The GST Council has become synonymous with cooperative federalism. The Council has members from at least 11 political combinations with one led by the BJP and others led by opposition parties such as the Congress, JTMC, JD(U)-RJD, TRS, and AAP. All these combinations have a lot of ideological differences and fight each other on various issues. However, at the Council meeting, a non-BJP State often supports a plea by an opposition-ruled State. 

This happened during the 51st GST Council meeting, on August 2, 2023, when Goa (BJP ruled) and Sikkim (BJP is a part of ruling alliance) called for a review of 28 per cent on the entire face value as against Gross Gaming Revenue (GGR or service fee charged) in the case of casinos as this will hurt their interests considering they are small States. Andhra Pradesh (YSRCP ruled) pitched in, saying there should be a “large heart” and the valuation base should be considered. This led to the agreement that a new rate mechanism will be reviewed six months after implementation. 

This is just one example of consensus building in the Council. Barring one, the nearly 1,200 decisions taken so far at 52 meetings (the first held over September 22-23, 2016, and the 52st on October 7, 2023) by the Council has been by consensus. Only the GST on lottery was decided on voting. 

This is not to say the decisions have been unanimous. However, the Council has worked its way out of the differences by referring the matter to the Group of States’ Finance Ministers (GoFMs) to arrive at a mutually acceptable decision. The Council has always abided by GoFMs’ recommendations. A case in point is the cess to provide relief to the sugar industry, a politically sensitive issue likely to benefit many States. But the GoFM’s opinion was that the time was not the right time for such a move, and the Council agreed. As former Revenue Secretary Ajay Bhushan Pandey says, “…they rise above varied interests and collectively take decisions keeping in mind what is good for the country and what is good for the State, and how the balance can be maintained.” 

What lies ahead 

There are three major challenges: Curbing fraudulent use of invoices through fake identities and other means, rate rationalisation, and States’ response in the wake of 2022 Supreme Court observations. The magnitude of the first challenge can be gauged in the answers given by the Finance Ministry in the Lok Sabha recently.

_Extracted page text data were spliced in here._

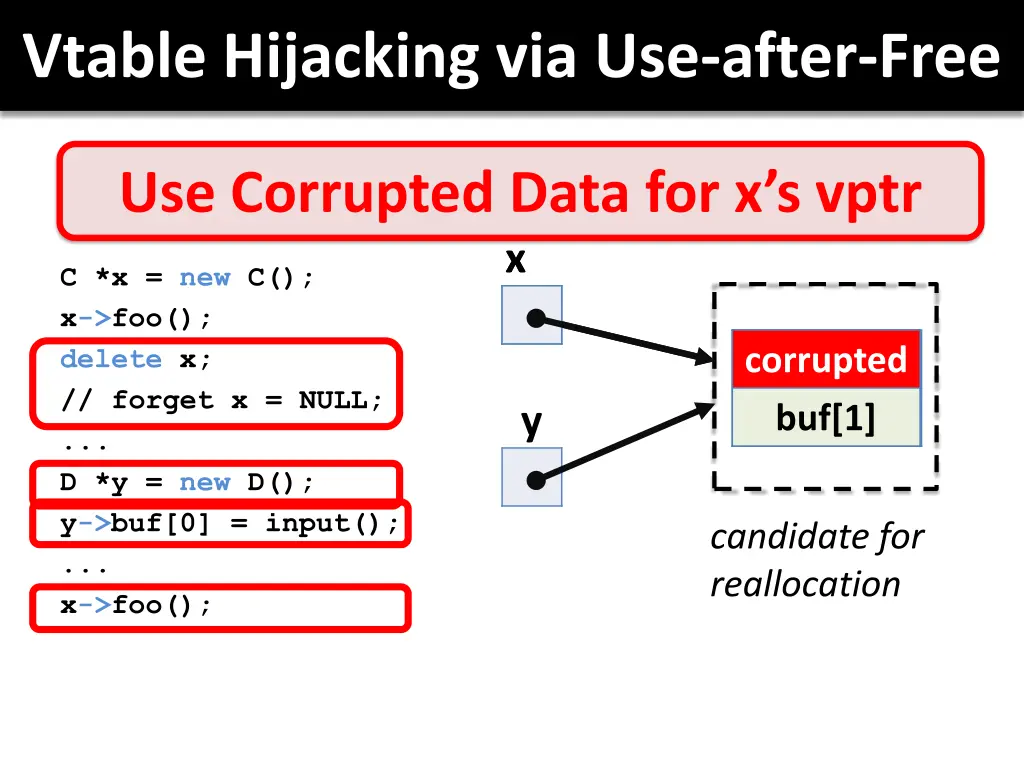 Vtable Hijacking via Use-after-Free

Use Corrupted Data for x's vptr

C *x = new C();
x->foo();
delete x;
// forget x = NULL;
...
D *y = new D();
y->buf[0] = input();
...
x->foo();

x

y

corrupted

buf[1]

candidate for reallocation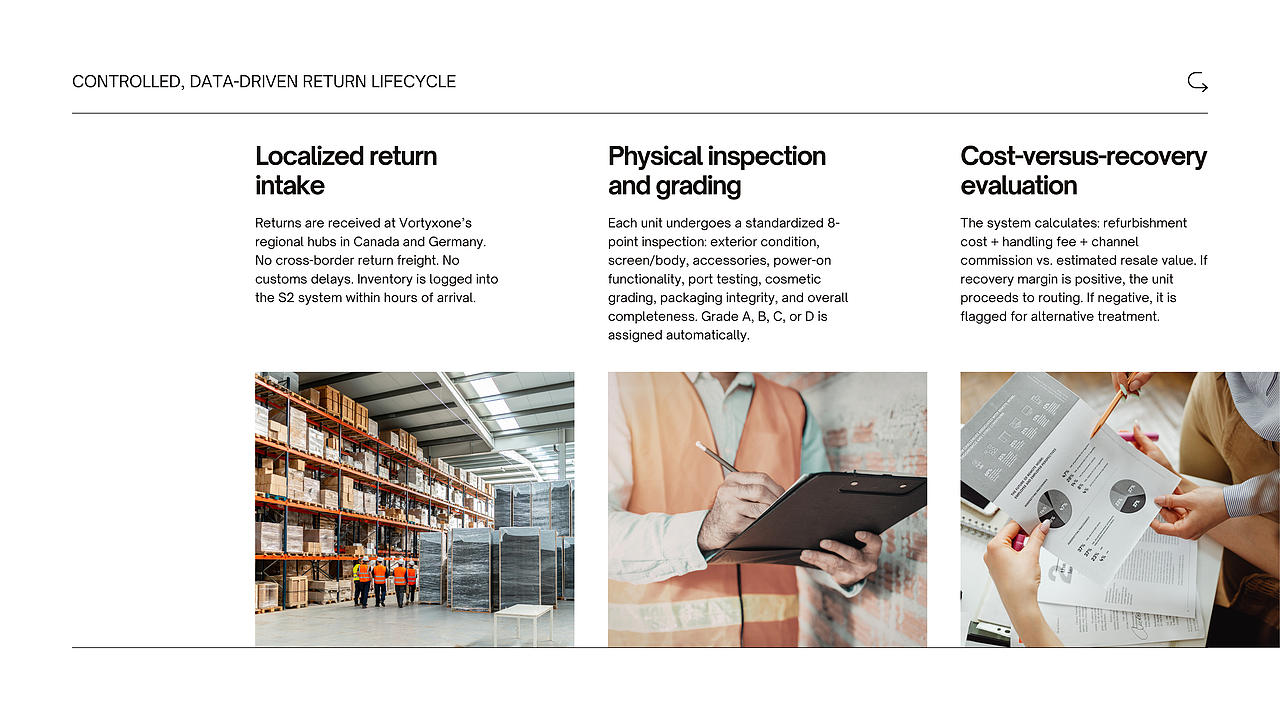 CONTROLLED, DATA-DRIVEN RETURN LIFECYCLE

Localized return intake

Returns are received at Vortyxone's regional hubs in Canada and Germany. No cross-border return freight. No customs delays. Inventory is logged into the S2 system within hours of arrival.

Physical inspection and grading

Each unit undergoes a standardized 8-point inspection: exterior condition, screen/body, accessories, power-on functionality, port testing, cosmetic grading, packaging integrity, and overall completeness. Grade A, B, C, or D is assigned automatically.

Cost-versus-recovery evaluation

The system calculates: refurbishment cost + handling fee + channel commission vs. estimated resale value. If recovery margin is positive, the unit proceeds to routing. If negative, it is flagged for alternative treatment.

It said that the Central GST Administration had detected over 5,000 cases of fake GST registration by misusing PAN/Aadhaar details of other people to claim ITC during July 1, 2017 to June 30, 2023. It involved evasion of over ₹27,000 crore. A total of 331 arrests have been made.

Further, as a result of a special drive by the Centre and States against fake registration, started on May 16, a total of 9,369 entities were identified. The drive detected evasion of ₹10,902 crore. However, the recovery totalled just ₹45 crore, with seven persons arrested, 

The next big challenge for the Council is lowering the number of GST rates, popularly known as rate rationalisation. As on date, there are four primary rates (5, 12, 18 and 28 per cent) and four secondary rates (0, 0.25, 1.5 and 3 per cent). There is also an issue of Inverted Duty Structure or IDS (higher duty on inputs and lower levy on output). A GoFM was constituted, but barring a few recommendations on IDS, it is yet to give a final report as it is waiting for a new convenor.